* **Source extract**
+ + +

We decided to press ahead, since the oasis was downhill from our present location, and since we thought we could obtain some type of shelter there. As we began to proceed, the storm periphery began to overtake us, and we found ourselves beginning to get drenched with rain. We also felt the wind picking up, and noticed the thunder and lightening getting closer. As the storm overtook us, I caught a quick snapshot (to the right) which shows how quickly and dramatically the environment changed.

We made it a few more yards, caught site of the oasis down in the valley, but as the storm was bearing down on us we decided it was too hazardous not to seek shelter, and we decided to turn back. The picture to the left depicts the storm bearing down on us. At the bottom of the picture, you can see the desert blooms starting already from the rain they had received so far.

+ + +

* **Listed entries**
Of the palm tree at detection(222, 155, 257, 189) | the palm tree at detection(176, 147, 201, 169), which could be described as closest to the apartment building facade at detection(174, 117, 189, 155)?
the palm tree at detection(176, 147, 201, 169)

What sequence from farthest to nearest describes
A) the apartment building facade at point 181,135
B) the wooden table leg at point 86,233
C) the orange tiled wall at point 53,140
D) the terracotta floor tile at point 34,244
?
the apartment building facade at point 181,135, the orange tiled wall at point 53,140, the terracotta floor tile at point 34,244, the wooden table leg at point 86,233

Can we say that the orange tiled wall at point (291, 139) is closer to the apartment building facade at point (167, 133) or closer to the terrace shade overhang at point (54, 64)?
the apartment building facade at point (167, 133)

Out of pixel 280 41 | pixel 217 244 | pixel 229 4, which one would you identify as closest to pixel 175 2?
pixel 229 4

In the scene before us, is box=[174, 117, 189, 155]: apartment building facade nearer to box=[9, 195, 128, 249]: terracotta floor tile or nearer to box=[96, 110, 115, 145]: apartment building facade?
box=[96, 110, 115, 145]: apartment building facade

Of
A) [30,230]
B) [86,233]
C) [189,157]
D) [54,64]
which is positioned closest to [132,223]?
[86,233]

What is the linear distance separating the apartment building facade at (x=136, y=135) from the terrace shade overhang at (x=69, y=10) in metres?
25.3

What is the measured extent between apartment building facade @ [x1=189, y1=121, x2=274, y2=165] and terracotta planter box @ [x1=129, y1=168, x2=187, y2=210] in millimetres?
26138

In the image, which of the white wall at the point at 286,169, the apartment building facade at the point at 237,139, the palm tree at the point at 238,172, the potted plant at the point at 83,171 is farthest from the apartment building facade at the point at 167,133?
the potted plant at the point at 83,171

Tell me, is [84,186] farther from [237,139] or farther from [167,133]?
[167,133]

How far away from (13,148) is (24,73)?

+ + +

* **Problems**
[a] In the desert storm account, why did the group first choose to keep going toward the oasis?
[b] Carry the desert storm account forward from its final sentence, in the same first-person voice.
The listing is separate material and has nothing to do with the desert storm account.

* **Task-by-task results**
[a] The oasis was downhill from where they were, and they thought they could find some kind of shelter there.

[b]
Eventually we made it back to trailhead, but not before living through insane hiking conditions. The trail started washing out, lightening was striking around us, and high winds made the descent more difficult. I quickly stopped in the middle of the wind and rain to snap a picture (right) of how everything looked at that time. As you will notice, in the clear pictures above, visibility is very high. In this storm, the mountains that you can barely see were in fact rock formations literally a few yards in front of me. As I stopped to take this picture, I was glad the camera was made of plastic as lightening strikes were visible in the area.

 

I did go back later and run the trail all the way to the oasis after the storm had passed through.

It was truly worth it to go back.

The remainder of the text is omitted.